Schreier versteht sich nicht nur als „politisches Start-up“, er organisiert seinen Wahlkampf auch so, inklusive Vokabular aus dem modernen Projektmanagement. Ein „Sounding Board“ ist ein Fachbeirat, der bei Sachfragen die nötige Expertise zusteuert. Das alles, inklusive des eloquenten Auftritts, erinnert nicht zufällig an die Wahlkampfmethoden Emmanuel Macrons – auch der Franzose hat seine Unterstützer und damit letztlich seine Wähler zu einem Gutteil über digitale Plattformen mobilisiert. Und damit bekanntlich für eine faustdicke Überraschung gesorgt.

„Wir stehen im Auge des Sturms großer Veränderungen“, sagt Schreier, als er auf inhaltliche Aspekte seiner Kampagne zu sprechen kommt. Um der Wohnungsnot Herr zu werden, regt er eine „Stiftung Wohnen“ an, die systematisch Grundstücke und Gebäude aufkaufen soll, um sie der Spekulation zu entziehen. „Das macht Zürich schon seit 25 Jahren“, betont der Jungpolitiker. Um innovative Lösungen und Konzepte für die Stadt zu entwickeln, will er ein „Ideenlabor“ installieren. Ein „Hub“ innerhalb der Verwaltung, ein Innovationsnetzwerk, soll für die gesamte Fachverwaltung der Stadt als eine Art Dienstleister etabliert werden. „Die bisherigen Mechanismen in der Verwaltung“, begründet er seine ungewöhnlichen Ideen, „können der rasanten Entwicklung nicht Schritt halten.“

Noch kein fertiges Wahlprogramm

Doch ein fertiges Programm, betont der studierte Verwaltungs- und Politikwissenschaftler, habe er noch nicht. Auch das soll, unter Beteiligung möglichst vieler, nach Schreiers Vorstellung erst noch entwickelt werden. Hieran Kritik zu üben, wäre aus seiner Sicht eine Form jenes „konventionellen Denkens, das verantwortlich ist für den bisherigen Stillstand“.

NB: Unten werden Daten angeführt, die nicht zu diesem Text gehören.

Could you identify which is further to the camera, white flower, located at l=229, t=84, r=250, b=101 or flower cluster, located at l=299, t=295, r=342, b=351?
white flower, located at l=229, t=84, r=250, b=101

Der Auftritt des 29-Jährigen kam am Samstag bei den Zuhörern, darunter überraschend viele Ältere, augenscheinlich gut an. „Die Leute haben den alten Klüngel satt“, sagt die Edith Klein aus Vaihingen nach Schreiers erster Wahlkampfrede. „Die Menschen wollen frische Luft atmen.“ Obwohl Marian Schreiers Kampagne vor allem junge Wähler zwischen 16 und 35 Jahren in den Fokus nimmt, hat er am Samstag auch diese ältere Dame überzeugt.